The plot below shows the correlation between the size of the bribes and the views per day. Observations below 500 and above 1,000,000 is removed from the data.


plot(d$ViewsPerDay, log(d$Amount))
abline(lm(log(d$Amount)~d$ViewsPerDay),col="green",lwd=1.5)

The correlation is calculated to be:

cor(bribe.data$Amount, bribe.data$ViewsPerDay)

We therefore conclude that the result is not significant.

This bar plot shows the mean number of views per day for bribes given in each state.

## Views per state ------
views.per.state <- bribe.data %>%
  filter(State!="") %>%
  filter(State!=" ") %>%
  group_by(State) %>%
  summarise(Mean=mean(ViewsPerDay)) %>%
  arrange(-Mean)

p = ggplot(views.per.state, aes(x = reorder(State,Mean), y = Mean, fill=State))
p = p + geom_bar(stat="identity")+coord_flip()
p = p + labs(title="Mean number of views for bribes given in each state",
             y="Mean number of views per day", x="State" )
p = p + theme_minimal() + theme(legend.position="none")
p

People who uses the website are more likely to look at the post about Arunachal Pradesh than the other states.

The next section shows different maps of India. The first map depicts the number of bribes paid in each state, the second map shows the total size of all bribes paid in each state and the last map shows the average value of a bribe per state in India.

### Plotting a map  ------

## collect data --> to be downloaded from http://gadm.org/country
##setwd("/Users/caroline/Desktop")
##india <- readRDS("IND_adm1.rds")
library("raster")
india <- getData("GADM", country="IND", level=1)
detach("package:raster") 
## Bribes per state

## merge with the dataset created above
india@data <- left_join(india@data, bribes.by.state, by="NAME_1")
india@data$ln <- log(india@data$NumberOfBribes)

spplot(india, "NumberOfBribes", col.regions = colorRampPalette(brewer.pal(9, "Greys"))(16), 
       col = "#2B2B2B", main = "Number of bribes per state in India")

That as you can see on the map, the highest number of bribes was given in Karnataka, note that this state reports triple number of bribes as any other state.

bribe.data %>%
  group_by(State) %>%
  summarise(a=n()) %>%
  arrange(-a)

In the map below we observe the total size of all bribes in each state.
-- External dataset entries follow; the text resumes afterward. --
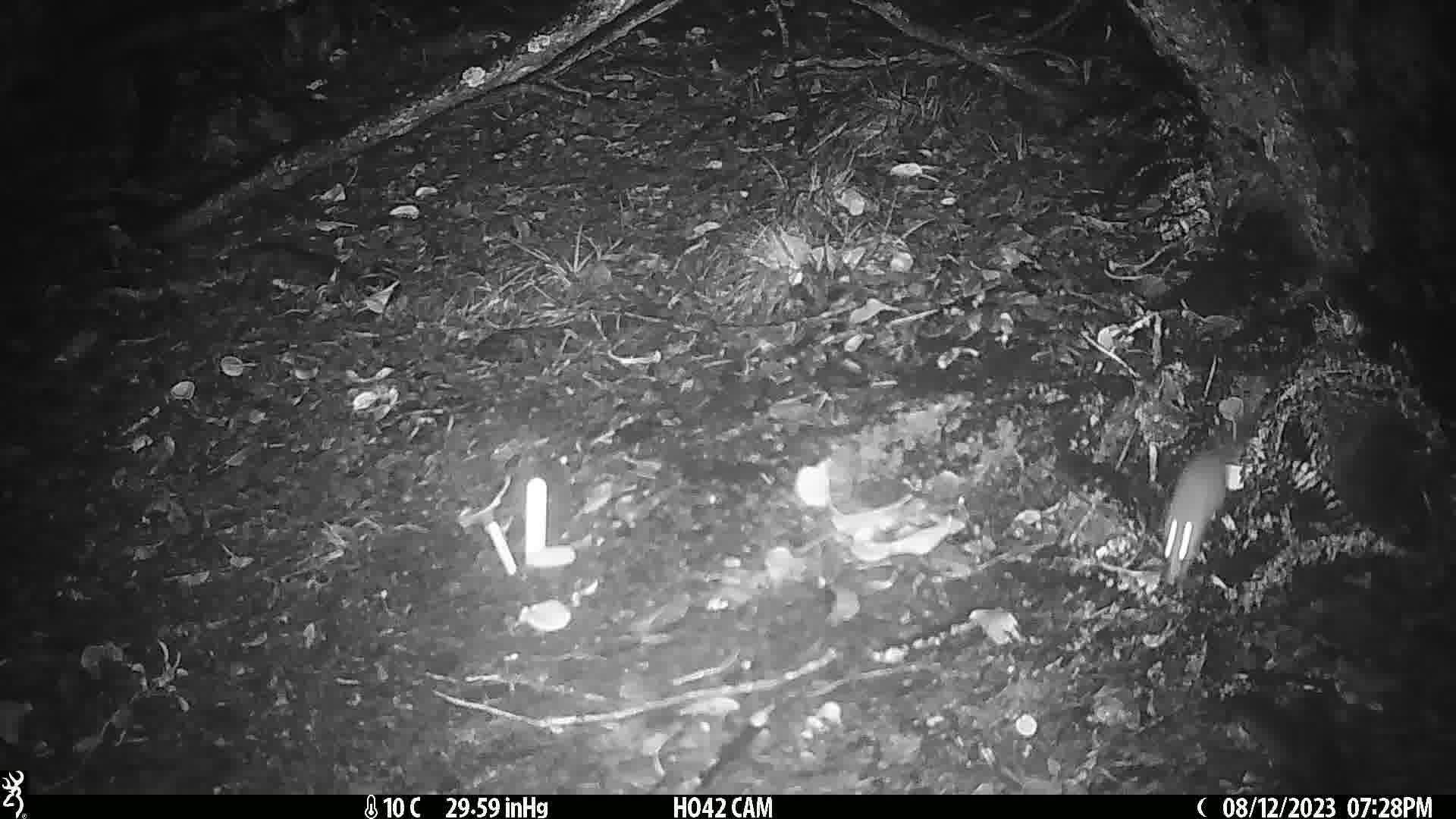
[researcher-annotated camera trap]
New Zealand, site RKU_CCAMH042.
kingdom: Animalia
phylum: Chordata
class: Mammalia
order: Rodentia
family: Muridae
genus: Rattus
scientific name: Rattus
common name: rat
The map depicts map that there are significant differences between states in the size of bribes.

c <- india@data

## Amount per state
india@data <- left_join(india@data, amount.by.state, by="NAME_1")
spplot(india, "Sum", col.regions = colorRampPalette(brewer.pal(9, "Greys"))(16), 
       col = "#2B2B2B", main = "Size of bribes paid per state in India")
head(amount.by.state,5)

We see in the table above that the state Karnataka have reported the highest amount on bribes, which makes sense, as Karnataka also had the most reported bribes. What is more interesting is that even though Uttar Pradesh only reported a third of the total number of bribes than in Karnataka, the total value of the reported amount of the bribes is only 235,271 rupees smaller.

The figure below shows the average size of the bribes paid in each state, and the table shows the name of the states where the average bribes are the biggest.

It is hard to tell the different states of India apart we construct a table to better look at the results. This table shows that the average size of a bribe is biggest in Assam.

## Average bribe by state
india@data$Average <- india@data$Sum/india@data$NumberOfBribes
spplot(india, "Average", col.regions = colorRampPalette(brewer.pal(9, "Greys"))(16), 
       col = "#2B2B2B", main = "The average value of a bribe per state in India")

 india@data %>%
  select(NAME_1, Average) %>%
  na.omit() %>%
  arrange(-Average) %>%
  head(5)

All in all, we found out that www.ipaidabribe.com post most posts on Saturdays and that there is no correlation between the size of a bribes and views. At the same time it is seen that the visitors to this webpage is more interested in the corruption in the state of Arunachal Pradesh than in the rest of the states. Furthermore, we found that the most recevied brib is paid to Municipal Services and "others" in the given time period, while the other departements is very stablie in the time period. In the last part of your assignment we had made three maps where we can see respectively the number of bribes, the total values of bribes and the average size of bribes. In the first maps only one state is is very conspicuous and that state is Karnataka. In the second map there are 5 very distinctly States exactly Karnataka, Uttar Pradesh, Madhya Pradesh, Maharashtra and Assam. In the last map the state with the biggest average bribes i Assam.

sebastianbarfort commented 8 years ago

Hi Caroline and co,

Good assignment. You write clean and effective R code, that's very nice to see. I would recommend using the ggplot2 package to do all the plotting (then you only need to learn one syntax) but that's ultimately up to you.

APPROVED